A storage system that backs many core websites and services started failing at approximately 4:30 PM PST on Friday. The components that failed (hard drives & a RAID controller battery) have been replaced. However Ceph, the distributed object storage technology we use to run databases, application servers, and file storage requires a re-balance to heal. This healing process takes many hours, potentially up to 20, to distribute ~190 TB of data across 5 storage nodes (computers). The re-balance started around 1 pm PST, and once the re-balance completes, all systems will be back to normal.
We’re currently migrating core services off the failed storage system to expedite system availability. Commerce websites including Logos.com, Verbum.com, Vyrso.com, Noet.com, etc. should migrate within the next hour or two.
We’re taking the same steps with Proclaim to get it functioning in time for Sunday morning service.

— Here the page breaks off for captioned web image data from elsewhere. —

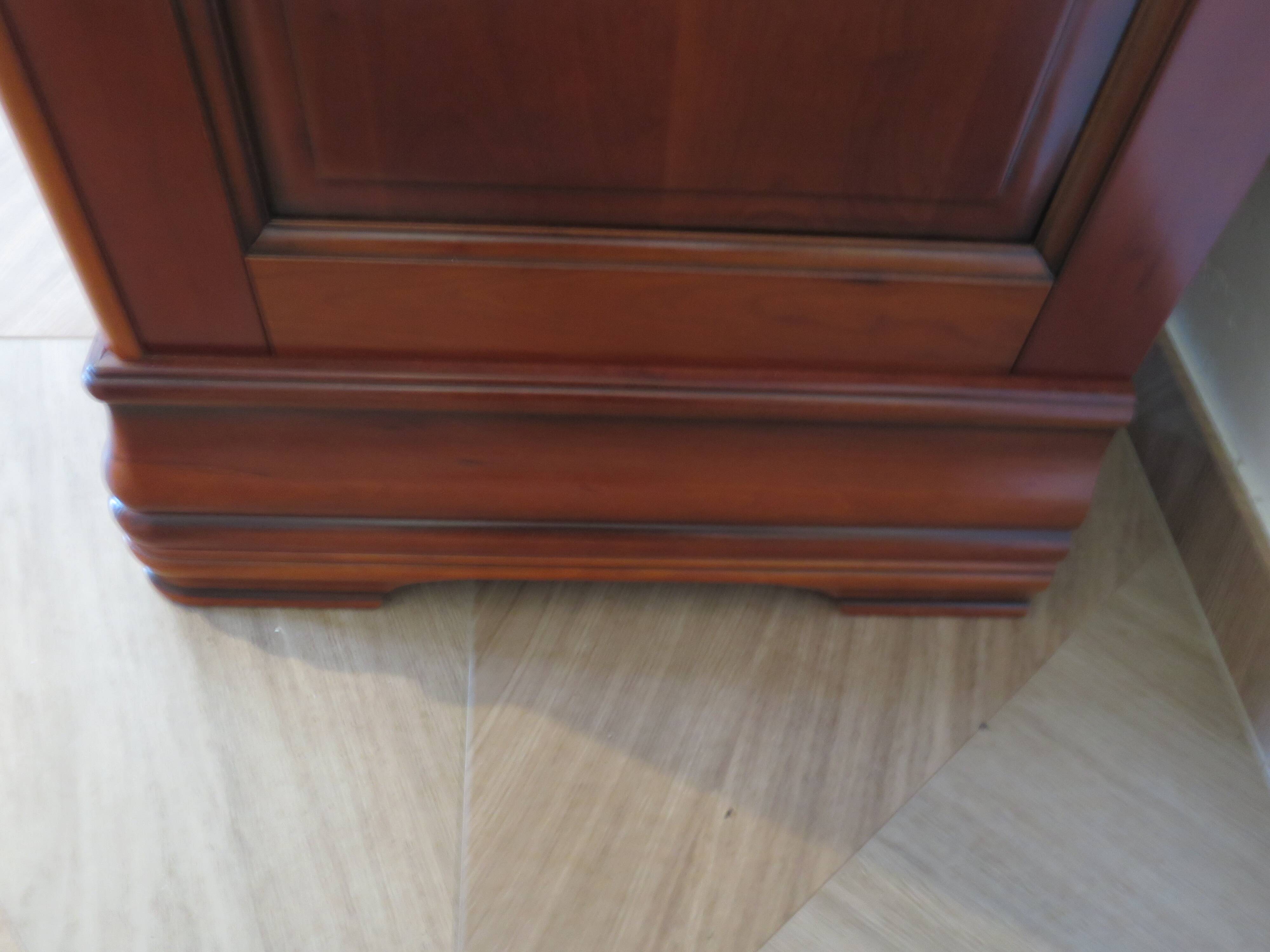 Cherrywood chest of drawers with ogee – 4 drawers – 80s – Louis Philippe style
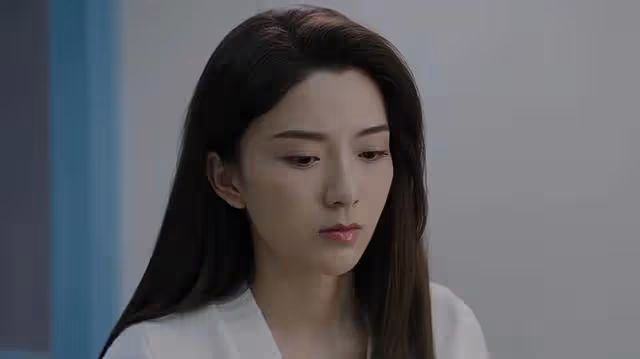 TVB新人女星新劇犧牲大,角色遭繼父非禮,被摸腿摸腰也無怨言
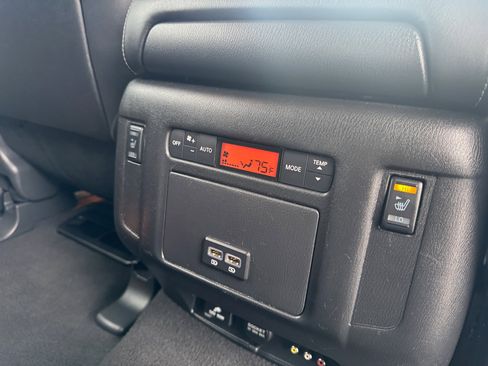 Used 2017 Nissan Armada Platinum w/ Captain Seat Package image 51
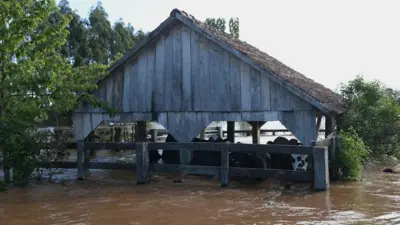 Propriedade submersa em meio a enchente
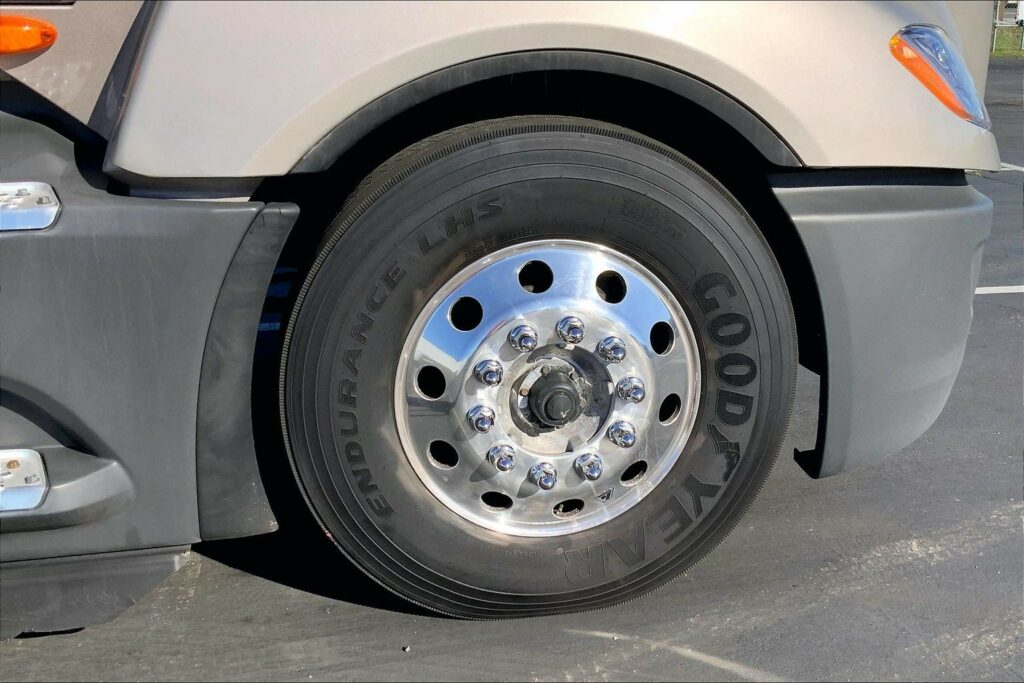 2022 CUM LT625 6×4 Sleeper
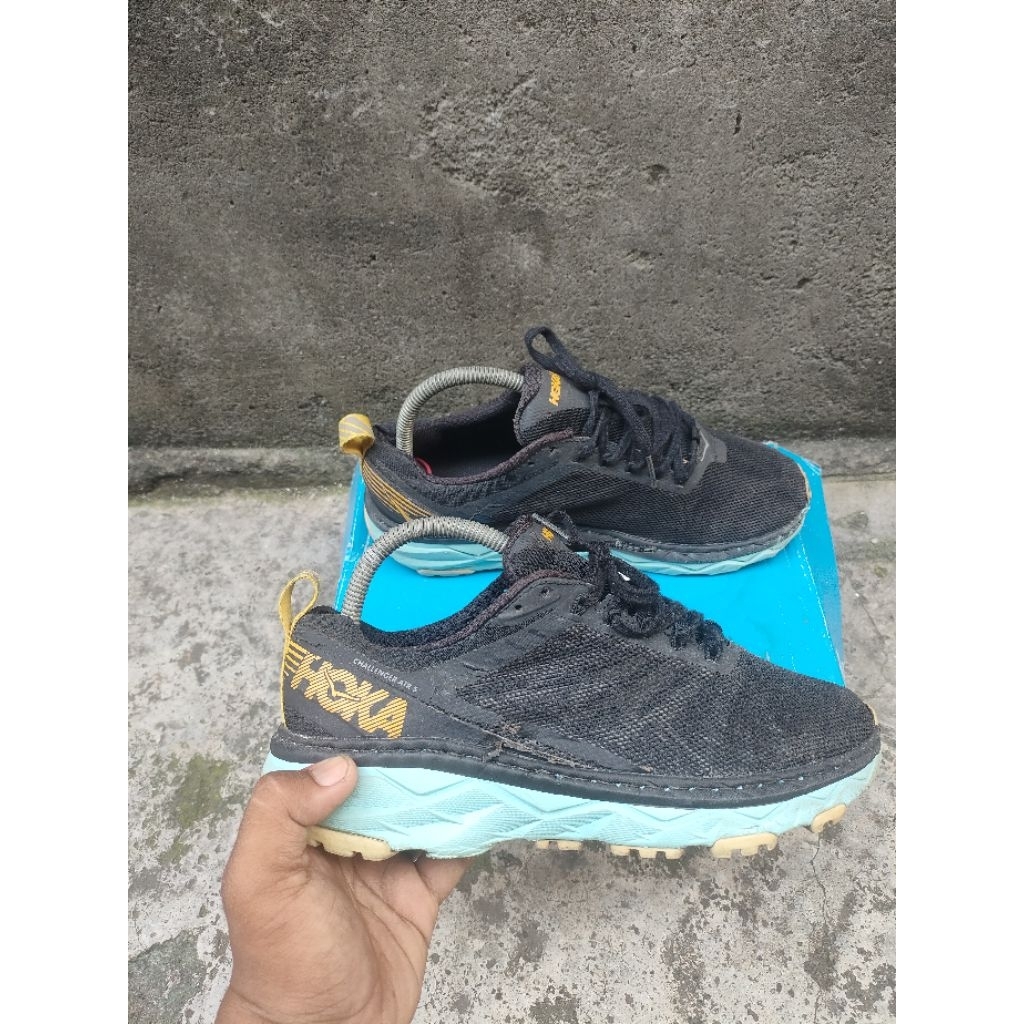 shoes hoka black original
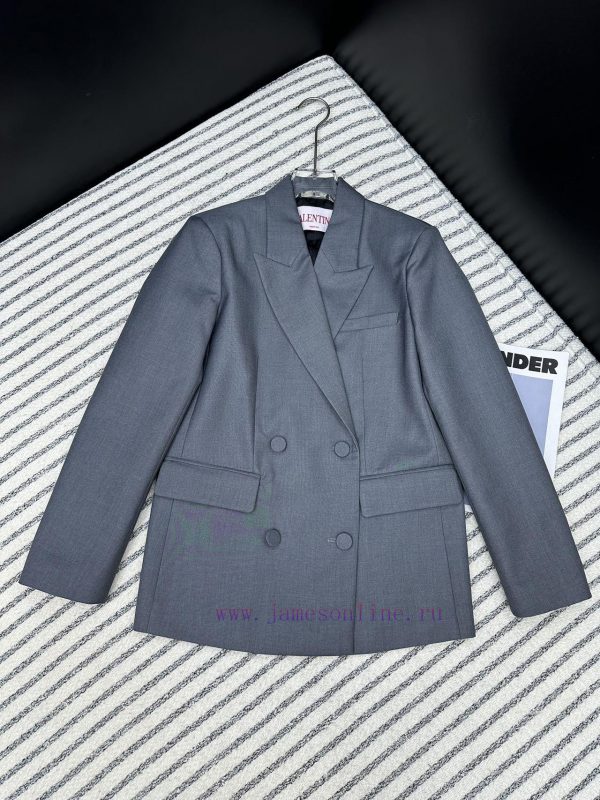 Valentino's new four button lapel suit for autumn and winter in 2014 exudes an aura while en uac5s0m9
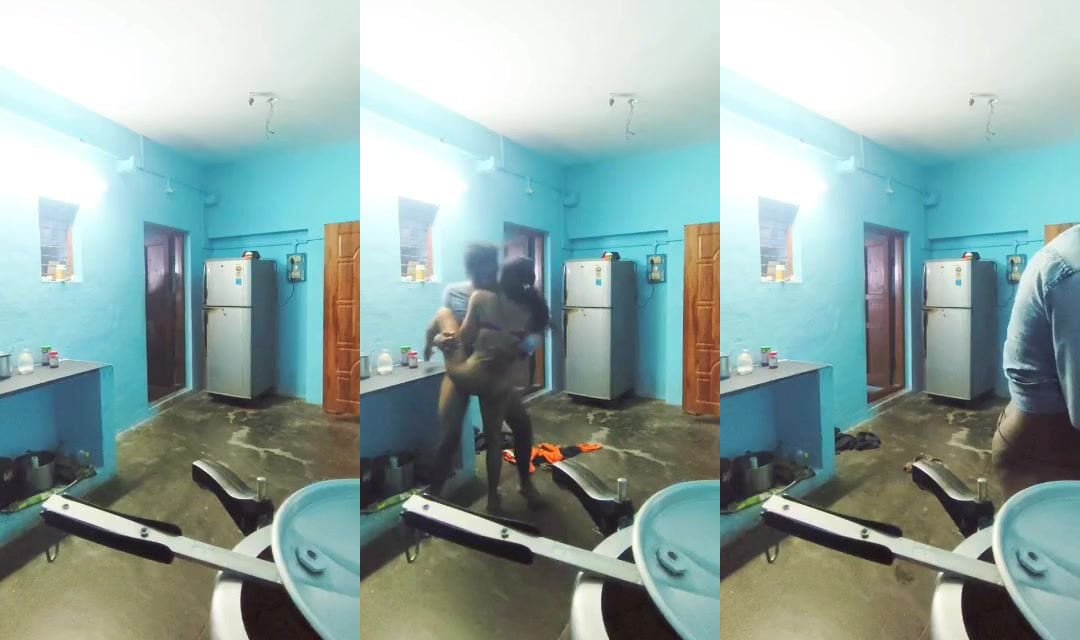 
                                          Kitchen k andar khade khade kiya kamwali ki chudai
                                      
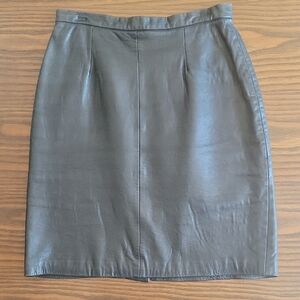 Vintage 1980s Michael Hoban North Beech Black Leather Skirt | Size: 9/10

Ceph, and other central storage technologies are common place in data center deployments. They are essentially many-eggs-in-one-basket architectures that are vulnerable to large scale failures. To reduce the impact of hardware failures, we’re researching decentralized storage options that minimize the dependence of core systems on any one component.
We’re also building a redundant data center deployment in south Seattle. This will enable rapid fail over when a system wide event occurs. Unfortunately, that second data center is several weeks/months from completion.
We’re very sorry for the inconvenience caused by this event, and appreciate your continued patience and support as we work to resolution. Know that we appreciate your business and are making every effort to improve system availability.